## Задание 1
Кому, согласно отрывку о власти и лжи, удавалось поднять, сублимировать, оживить материю направленным порывом?
## Задание 2
Продолжите, пожалуйста, отрывок о власти и лжи, начав сразу после его последнего предложения.

Спросят: кому это нам? Ведь средства подавления и рассказчики тоже относятся к социуму, а правящие группы, понятно, заинтересованы в том, чтобы население (стадо, масса) пребывало в боязливой покорности. Вероятно, так оно и было при сословном устройстве общества, однако сейчас, когда власть не санкционирована свыше, но образуется в социальной среде, положение изменилось – наши правители испытывают страх наравне с нами. Эти правители, которые получили власть в результате плохо предсказуемых социальных сдвигов, ничем, по сути, не отличаются от населения и потому не могут и не умеют организовать номинально подвластную человеческую материю. Поднять, сублимировать, оживить материю направленным порывом удавалось только демиургам и героям, то есть носителям небесной идеи.
Греза о герое сменилась томление по супермену и «сильной руке», желающей и могущей «навести порядок». Но силовые единицы или группы способны лишь на некоторое время благоустроить собственное окружение – прихлебателей, телохранителей, гарем и т.д., причём за счёт менее организованных коллективов. Вряд ли имеет смысл подобные единицы или группы обвинять в распространении лжи, дезинформации, страшных сказок, словом, в изначальной фабрикации нереальности. Столь же нелепо возводить подозрения на секретное «мировое правительство» или сумрачных антропоморфов НЛО. Однако мы твёрдо знаем: пресса, радио, телевидение обманывают нас более или менее регулярно, более или менее нагло. Но, возразят, масс-медиа в свою очередь обманывают представители власти, науки, общественные деятели, публиканы и т.д. Здесь тонкий момент: все эти «представители» сознательно обманывают лишь в мелочах – ради денег, рекламы, славы. Они просто лучше других приспособились к всеобщему климату недоверия, фальсификации, лжи, климату, который незаметно и победительно заполнил цивилизованное пространство. Присутствует ли в подобной атмосфере нереальности нечто, напоминающее реальность, с трудом осязаемая сердцевина? Да, намекают нам, секретные службы знают правду, к примеру, правду о превосходящем всякое воображение оружии массового уничтожения, о секретных контактах мировых лидеров с экипажами НЛО и трагической судьбе нашей планеты приблизительно через сто лет и т.п.
Тайны и тайники, секреты и секретеры, секретики. Современная жизнь немыслима без этого психического инвентаря. Открыватели секретов, обладатели секретов, интимные, семейные, государственные тайны, ребусы, шифры, кроссворды…
Но в нашем транзитном, беспрерывно меняющемся мире это псевдотайны, псевдосекреты.

## Фрагмент данных
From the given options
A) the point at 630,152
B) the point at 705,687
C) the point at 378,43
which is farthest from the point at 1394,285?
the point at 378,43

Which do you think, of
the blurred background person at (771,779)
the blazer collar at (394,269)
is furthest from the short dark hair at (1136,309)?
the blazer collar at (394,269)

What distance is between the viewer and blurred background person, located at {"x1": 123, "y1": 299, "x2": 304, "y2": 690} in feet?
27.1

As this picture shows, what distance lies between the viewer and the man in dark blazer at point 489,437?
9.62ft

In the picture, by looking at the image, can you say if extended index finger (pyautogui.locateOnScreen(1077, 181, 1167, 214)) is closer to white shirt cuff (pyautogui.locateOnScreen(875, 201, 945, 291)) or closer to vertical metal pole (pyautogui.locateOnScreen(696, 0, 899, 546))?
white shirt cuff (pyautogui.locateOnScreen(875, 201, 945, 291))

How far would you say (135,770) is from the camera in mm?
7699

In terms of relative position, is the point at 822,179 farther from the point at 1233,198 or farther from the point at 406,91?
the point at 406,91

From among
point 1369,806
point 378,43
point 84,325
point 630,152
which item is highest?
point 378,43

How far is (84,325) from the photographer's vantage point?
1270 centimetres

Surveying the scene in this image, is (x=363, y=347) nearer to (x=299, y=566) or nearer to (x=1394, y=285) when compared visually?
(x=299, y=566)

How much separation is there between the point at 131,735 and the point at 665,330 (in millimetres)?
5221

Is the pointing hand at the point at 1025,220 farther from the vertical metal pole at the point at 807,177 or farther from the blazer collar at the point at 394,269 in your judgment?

## Ответ 1
Только демиургам и героям, то есть носителям небесной идеи.

## Ответ 2
***
В транзитном, беспрерывно меняющемся мире важны не секреты сами по себе, но варианты обмена этих секретов. Аналогичное верно и касательно других, не менее серьёзных вещей: «В современную эпоху акцент ставится не на ценностях, но на процессе обмена этих ценностей» (Эрих Фромм); не на знаниях, а на обмене информацией; не на личности, а на манипуляции личностью.
Почему секреты, ценности, знания и личности поддаются обмену и манипуляции? Очевидно, в них не ощущается стабильности, лишь в динамике обретают они признаки реальности. Движение, контакты, конфликты, перемещения, становление ради становления, жизнь, беспрерывно провоцируемая…Нет, не беспрерывно: в какой-то момент наступает видимое прекращение движения – смерть. Видимое, поскольку «материя не создаётся и не уничтожается». Процесс гниения, распад телесной субстанции в гумусе, вернее, второй этап распада – сначала было растворение индивида в социуме. Однако у всех этих процессов есть полюса – тепловая смерть, абсолютный ноль, беспредельность ничто. Современная картина мира – странный симбиоз иудео-христианского креационизма и языческого манифестационизма, библейской идеи «ничто» и относительно вечных трансформаций. В принципе, это логическая пролонгация главного христианского парадокса – немыслимого сочетания «творения из ничто и ухода в ничто» с «царствием небесным» и «бессмертием души». Для современного сознания душа есть собирательное наименование эмоциональности, сугубо материальный эпифеномен, принадлежащий разложению аналогично всему телесному. Итак, смерть осталась единственной постоянной и реальной осью бытия – здесь кардинальное отличие позитивизма от любых иных выводов онтологической мысли.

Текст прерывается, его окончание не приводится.